Publication : 25/08/2016
Nombre de pages : 256
ISBN : 979-10-226-0141-2
Prix : 18 €

L'échange

Eugenia ALMEIDA

ACHETER
Titre original : La tensión del umbral
Langue originale : Espagnol (Argentine)
Traduit par : François Gaudry
Prix
  • Prix Transfuge du meilleur roman hispanique - 2016

À la sortie d’un bar, une jeune femme menace un inconnu puis retourne son revolver contre elle-même et se suicide, ça ne regarde pas la police. “Tout au plus un épisode confus. Sans danger pour les tiers.”
Mais Guyot, le journaliste, s’obstine. Il veut comprendre. Il consulte des archives. Il lit les cahiers de la victime. Il cherche. Il ne voit pas les signaux d’alarme.
Parfois, il vaut mieux laisser tomber. L’importance du passé est surestimée. Si les gens restaient tranquilles, tout irait mieux.
Les voix se multiplient. Beaucoup de coups de fil. Entre les mots, du silence. Des menaces avérées. Des crimes. L’atmosphère est opaque, l’air raréfié.
La mécanique de la violence est encore bien huilée ; les anciens maîtres du pouvoir policier des années 80 ont du mal à prendre leur retraite et veulent aussi parler de leurs sentiments.
Dans une prose concise et d’une densité extraordinaire, l’auteur de L’Autobus écrit un roman politique et métaphysique très noir, et montre les remous des âmes perverses et les alliances troubles des pouvoirs institués. Magnifique et glaçant.

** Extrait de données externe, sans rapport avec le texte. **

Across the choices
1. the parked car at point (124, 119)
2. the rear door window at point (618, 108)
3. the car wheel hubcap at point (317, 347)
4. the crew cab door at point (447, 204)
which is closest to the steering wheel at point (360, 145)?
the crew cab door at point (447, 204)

« Un roman qui surprend par son intensité et la perfection de sa composition. Ce qui se raconte est aussi brutal, complexe et incommensurable que la vie. »
Betina Gonzalez, Clarín

« Vertige narratif admirable et poésie à hautes doses. »
Hernán Carbonel, Revista Acción

 

  • "A la sortie d'un bar, une femme met en joue un homme, l'homme part, la femme retourne contre elle et tire... Une enquête vite étouffée, des témoins discrets, une conclusion de suicide hâtive; il en faut moins que ça au journaliste Guyot pour s'y intéresser. Une enquête brûlante dans une Argentine actuelle mais non moins corrompue."

    François
  • "Buenos Aires: une jeune femme se suicide, en pleine rue. Suicide réel mais suspect. Intrigué, Guyot, journaliste mélancolique, mène l'enquête... bientôt les signes menaçants vont se resserrer autour de lui. Eugenia Almeida nous entraîne avec brio dans les méandres de la violence politique dans un pays où le passé de la dictature fait planer son ombre dans toutes le sphères de la société. Nous ne dirons rien de la fin particulièrement vertigineuse de ce grand roman."

    Quentin Schoëvaërt-Brossault
  • "Un roman percutant servi par un style aussi beau que chirurgical : l'auteure écrit par ailleurs de la poésie et ça se voit !"

    Aurélie
  • "Argentine, un jour quelconque : à la sortie d'un bar, une jeune femme pointe son arme vers un inconnu qui continue son chemin sans se préoccuper de sa mort imminente...et pourtant quelques secondes plus tard, elle retourne son arme contre elle-même et se suicide. mais alors que les policiers classent cette affaire rapidement, un journaliste s'entête à comprendre. En retraçant la vie de cette jeune femme, il va plonger un peu plus profondément dans les méandres d'une société argentine qui n'a pas encore fait le deuil de son passé politique. Entre corruption et magouille politique, ce roman nous transporte dans cette enquête qui n'a rien d'un suicide"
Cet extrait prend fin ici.